Quoted text →
>>>
Critical Issues in Early Childhood Education

By Nicola Yelland | Go to book overview

14

Curriculum, pedagogies and
practice with ICT in the
information age

Nicola Yelland


Introduction

Information and communication technologies (ICT) have fundamentally changed the ways in which we carry out everyday and academic tasks and in doing so have permeated every aspect of our lives in a myriad of ways. However, even though this is apparent in personal and social lifeworlds from the local to the global, the use of computers in educational contexts is still not fully integrated into learning, despite the infusion of policy and hardware into our schools and the fact that new technologies are an important part of children's lives (CEO, 1999; Kaiser Family Foundation, 1999). In fact there are still those who question government spending on ICT (e.g. Healy, 1999; Alliance for Childhood, 2000; Armstrong and Casement, 2000) in an age in which nothing remains untouched by new technologies.
<<<
Data excerpt →
>>>
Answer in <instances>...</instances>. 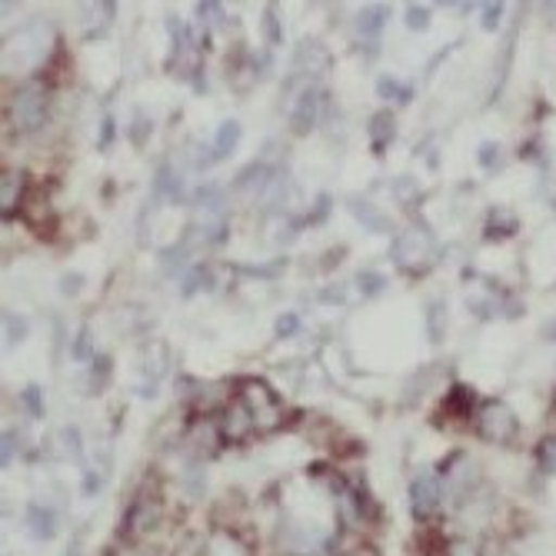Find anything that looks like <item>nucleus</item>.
<<<
Aim of the task →
Answer these questions about the ICT excerpt:
(a) What is the title of the book the excerpt comes from?
(b) According to the introduction, what is still not fully integrated into learning?
(c) Which organization, cited with a 2000 date, is listed among those who question government spending on ICT?
The material has no connection to the ICT excerpt.

Correct output →
(a) Critical Issues in Early Childhood Education
(b) The use of computers in educational contexts
(c) Alliance for Childhood